O Partido Comunista da China completou um século neste mês. Como será o próximo?

Cem anos atrás, a fundação do PCCh mudou profundamente o destino do povo e da nação da China e alterou em profundidade a tendência e a configuração do mundo. Alguns dias atrás, em discurso na comemoração dos cem anos do Partido Comunista da China, o presidente Xi Jinping declarou que o país alcançou seu objetivo para o primeiro centenário, isto é, a construção de uma sociedade moderadamente próspera em todos os aspectos. Inicia, agora, uma nova jornada rumo à meta do segundo centenário, ou seja, transforma a China num país socialista modernizado e poderoso. Na Cúpula entre o Partido Comunista da China e Partidos Políticos Mundiais, o presidente Xi assinalou a interdependência entre o povo chinês e os demais povos do mundo e afirmou que o Partido Comunista da China vai defender e promover os valores comuns de toda a humanidade e compartilhar novas oportunidades para o progresso e a prosperidade do mundo trazidas pelo novo desenvolvimento da China. Esse é o firme compromisso do PCCh, um partido centenário, perante o povo chinês e toda a comunidade internacional.

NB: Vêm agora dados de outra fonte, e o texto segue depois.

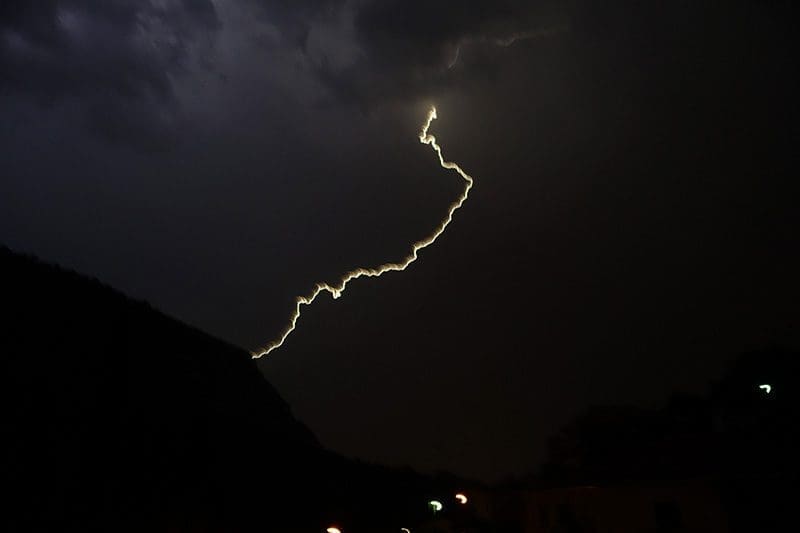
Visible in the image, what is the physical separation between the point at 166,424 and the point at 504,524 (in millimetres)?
9886

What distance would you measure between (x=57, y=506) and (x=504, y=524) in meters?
11.7

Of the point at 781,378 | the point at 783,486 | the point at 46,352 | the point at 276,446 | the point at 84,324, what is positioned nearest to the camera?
the point at 46,352

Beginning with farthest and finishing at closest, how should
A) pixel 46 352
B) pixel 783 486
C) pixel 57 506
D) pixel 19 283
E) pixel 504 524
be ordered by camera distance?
pixel 504 524, pixel 783 486, pixel 19 283, pixel 46 352, pixel 57 506

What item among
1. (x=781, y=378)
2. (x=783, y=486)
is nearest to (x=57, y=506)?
(x=783, y=486)

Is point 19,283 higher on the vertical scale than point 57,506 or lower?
higher

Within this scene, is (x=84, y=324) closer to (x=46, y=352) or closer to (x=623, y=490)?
(x=46, y=352)

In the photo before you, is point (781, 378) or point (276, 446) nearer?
point (276, 446)

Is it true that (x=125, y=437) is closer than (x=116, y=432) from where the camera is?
No

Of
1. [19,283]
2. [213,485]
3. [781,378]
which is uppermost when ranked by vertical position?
[781,378]

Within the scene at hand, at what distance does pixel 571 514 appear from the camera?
1453cm

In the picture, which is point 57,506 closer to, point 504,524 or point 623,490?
point 623,490

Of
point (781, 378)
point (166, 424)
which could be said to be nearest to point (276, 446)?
point (166, 424)

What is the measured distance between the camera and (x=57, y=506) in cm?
722

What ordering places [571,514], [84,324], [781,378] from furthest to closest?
[781,378], [571,514], [84,324]
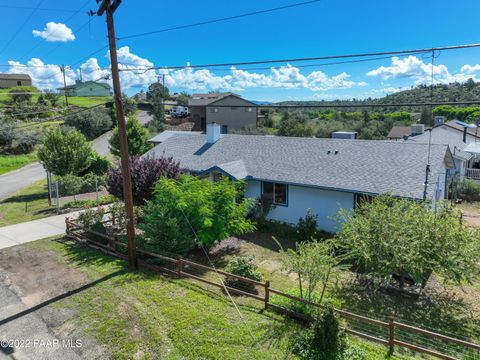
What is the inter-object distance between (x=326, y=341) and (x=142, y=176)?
38.8 feet

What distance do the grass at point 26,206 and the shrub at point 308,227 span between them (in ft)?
49.5

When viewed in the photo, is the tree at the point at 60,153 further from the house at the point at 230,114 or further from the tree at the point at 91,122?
the house at the point at 230,114

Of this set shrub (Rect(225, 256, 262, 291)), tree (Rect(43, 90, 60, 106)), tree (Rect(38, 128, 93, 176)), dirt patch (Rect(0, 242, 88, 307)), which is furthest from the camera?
tree (Rect(43, 90, 60, 106))

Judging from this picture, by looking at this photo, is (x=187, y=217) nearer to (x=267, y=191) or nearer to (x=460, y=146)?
(x=267, y=191)

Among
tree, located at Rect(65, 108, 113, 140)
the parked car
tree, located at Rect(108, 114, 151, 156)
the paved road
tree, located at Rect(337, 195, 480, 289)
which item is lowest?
the paved road

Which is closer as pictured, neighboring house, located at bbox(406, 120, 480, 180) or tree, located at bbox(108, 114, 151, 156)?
neighboring house, located at bbox(406, 120, 480, 180)

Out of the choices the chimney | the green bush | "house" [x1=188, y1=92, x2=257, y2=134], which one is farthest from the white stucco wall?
"house" [x1=188, y1=92, x2=257, y2=134]

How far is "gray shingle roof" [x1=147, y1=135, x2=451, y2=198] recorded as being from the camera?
1539 cm

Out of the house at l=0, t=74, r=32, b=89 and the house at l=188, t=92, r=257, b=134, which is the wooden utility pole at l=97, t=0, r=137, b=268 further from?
the house at l=0, t=74, r=32, b=89

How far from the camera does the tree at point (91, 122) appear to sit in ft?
158

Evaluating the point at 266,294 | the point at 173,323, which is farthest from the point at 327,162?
the point at 173,323

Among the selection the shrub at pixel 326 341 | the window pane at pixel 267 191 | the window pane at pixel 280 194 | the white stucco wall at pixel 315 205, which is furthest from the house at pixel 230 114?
the shrub at pixel 326 341

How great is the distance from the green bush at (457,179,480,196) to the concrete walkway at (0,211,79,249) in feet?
89.8

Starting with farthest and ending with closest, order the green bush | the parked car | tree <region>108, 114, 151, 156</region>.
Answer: the parked car, tree <region>108, 114, 151, 156</region>, the green bush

O Partido vai levar adiante a modernização da nação à chinesa. A história e a prática provaram e continuarão a provar que o caminho do socialismo com características chinesas é o caminho assentado em sintonia com a realidade nacional e a tendência dos tempos. Persistindo na via de desenvolvimento escolhida de forma autônoma, a China traz mais crescimento para si e benefícios para o mundo inteiro. Não podemos negar que os diferentes percursos históricos deram origem a uma profusão de culturas e sistemas sociais e que, portanto, são diversificados os valores dos povos do mundo. Essa diversificação faz com que existam vários modelos de democracia e que não haja uma receita única para a modernização. A China respeita os esforços de cada país na busca de uma via de desenvolvimento condizente com sua realidade, e está disposta a intensificar o aprendizado com os outros países para diversificar as vias de modernização, de modo a melhor servir ao bem-estar dos chineses e dos demais povos do mundo.

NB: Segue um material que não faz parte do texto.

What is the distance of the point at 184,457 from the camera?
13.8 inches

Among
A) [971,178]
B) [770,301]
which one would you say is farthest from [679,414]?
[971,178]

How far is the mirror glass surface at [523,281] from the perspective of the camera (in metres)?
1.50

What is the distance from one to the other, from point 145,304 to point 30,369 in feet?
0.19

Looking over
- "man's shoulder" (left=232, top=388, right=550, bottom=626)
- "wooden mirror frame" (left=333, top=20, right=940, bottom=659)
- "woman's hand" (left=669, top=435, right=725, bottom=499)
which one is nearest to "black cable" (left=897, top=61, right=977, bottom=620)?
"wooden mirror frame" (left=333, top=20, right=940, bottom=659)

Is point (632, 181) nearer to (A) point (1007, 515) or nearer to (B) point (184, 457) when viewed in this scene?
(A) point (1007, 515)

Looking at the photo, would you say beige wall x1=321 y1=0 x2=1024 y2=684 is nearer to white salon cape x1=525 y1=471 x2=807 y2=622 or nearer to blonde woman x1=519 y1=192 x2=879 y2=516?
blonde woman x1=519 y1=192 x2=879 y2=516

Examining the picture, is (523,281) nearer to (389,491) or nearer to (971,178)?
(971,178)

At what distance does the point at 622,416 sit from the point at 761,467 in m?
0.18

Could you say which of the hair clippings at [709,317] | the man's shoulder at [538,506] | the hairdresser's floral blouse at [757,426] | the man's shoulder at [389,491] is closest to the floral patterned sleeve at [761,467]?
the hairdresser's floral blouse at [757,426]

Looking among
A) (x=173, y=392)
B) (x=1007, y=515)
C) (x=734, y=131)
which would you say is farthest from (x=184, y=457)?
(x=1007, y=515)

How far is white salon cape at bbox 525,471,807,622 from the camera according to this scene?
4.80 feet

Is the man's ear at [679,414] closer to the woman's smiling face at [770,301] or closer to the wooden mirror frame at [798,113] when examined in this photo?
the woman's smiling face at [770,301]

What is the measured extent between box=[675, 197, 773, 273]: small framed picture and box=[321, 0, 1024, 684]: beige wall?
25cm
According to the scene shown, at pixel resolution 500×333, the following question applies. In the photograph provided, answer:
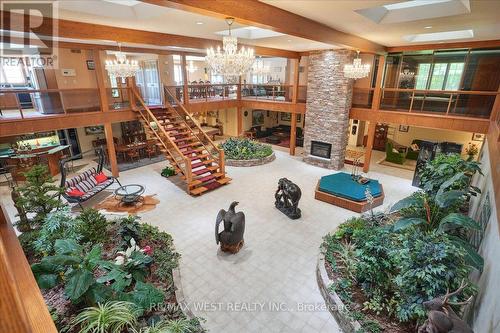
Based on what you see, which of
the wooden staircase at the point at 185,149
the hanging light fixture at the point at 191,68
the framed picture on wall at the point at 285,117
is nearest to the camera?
the wooden staircase at the point at 185,149

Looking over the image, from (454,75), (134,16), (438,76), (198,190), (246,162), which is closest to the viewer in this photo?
(134,16)

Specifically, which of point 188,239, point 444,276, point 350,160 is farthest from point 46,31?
point 350,160

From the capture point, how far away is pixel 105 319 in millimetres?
3289

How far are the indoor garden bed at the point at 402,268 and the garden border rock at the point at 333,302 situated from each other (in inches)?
0.7

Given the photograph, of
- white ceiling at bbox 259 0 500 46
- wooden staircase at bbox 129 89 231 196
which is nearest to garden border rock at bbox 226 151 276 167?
wooden staircase at bbox 129 89 231 196

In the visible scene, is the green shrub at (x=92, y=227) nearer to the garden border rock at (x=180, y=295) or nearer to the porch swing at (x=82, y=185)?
the porch swing at (x=82, y=185)

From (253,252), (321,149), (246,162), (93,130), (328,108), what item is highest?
(328,108)

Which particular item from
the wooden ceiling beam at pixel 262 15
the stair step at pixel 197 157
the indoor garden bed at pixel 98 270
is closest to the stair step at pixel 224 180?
the stair step at pixel 197 157

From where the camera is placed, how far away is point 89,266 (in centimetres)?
365

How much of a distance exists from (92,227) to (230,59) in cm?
462

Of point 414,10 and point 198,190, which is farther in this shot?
point 198,190

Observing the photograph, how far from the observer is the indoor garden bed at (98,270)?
Answer: 344 centimetres

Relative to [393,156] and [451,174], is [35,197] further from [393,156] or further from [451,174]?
[393,156]

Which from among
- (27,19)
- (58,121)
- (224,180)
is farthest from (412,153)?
(58,121)
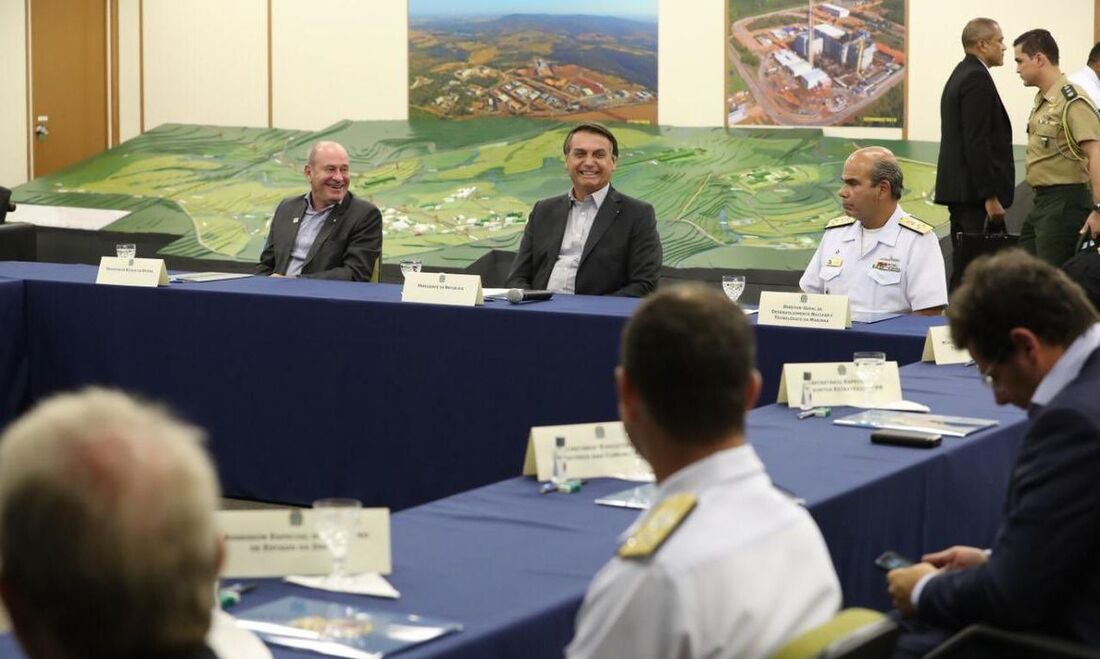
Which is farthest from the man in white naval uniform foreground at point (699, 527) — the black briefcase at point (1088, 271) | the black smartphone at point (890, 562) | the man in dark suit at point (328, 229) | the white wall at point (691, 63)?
the white wall at point (691, 63)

O Partido vai promover o progresso comum da humanidade. Para alcançar a meta de construir um país socialista modernizado em todos os aspectos até 2049, por ocasião do 100º aniversário da República Popular, o governo chinês está criando um novo paradigma de desenvolvimento e elevando seu nível de reforma e abertura ao exterior, a fim de aumentar a qualidade da cooperação de ganho mútuo. Ao mesmo tempo, a China continua a apoiar a cooperação internacional no combate à pandemia, com o objetivo de aumentar a disponibilidade e a acessibilidade econômica das vacinas nos países em desenvolvimento e preencher as lacunas de vacinação. A China está empenhada em cumprir os compromissos quanto ao pico de emissão de carbono e à neutralidade ambiental, e unir forças com o mundo na resposta à mudança climática.

O Partido vai promover o aperfeiçoamento da governança global. Sozinho, nenhum país estará imune aos riscos e desafios globais. Solidariedade e convivência harmoniosa são a única alternativa para a humanidade. A China trabalhará com todos os países do mundo para promover os valores comuns de paz, progresso, equidade, justiça, democracia e liberdade, praticar um verdadeiro multilateralismo, seguir os propósitos e princípios da Carta das Nações Unidas, e aumentar a representação e a voz dos países em desenvolvimento no sistema de governança internacional. Com isso, vamos tornar a ordem e o sistema internacionais cada vez mais justos e razoáveis.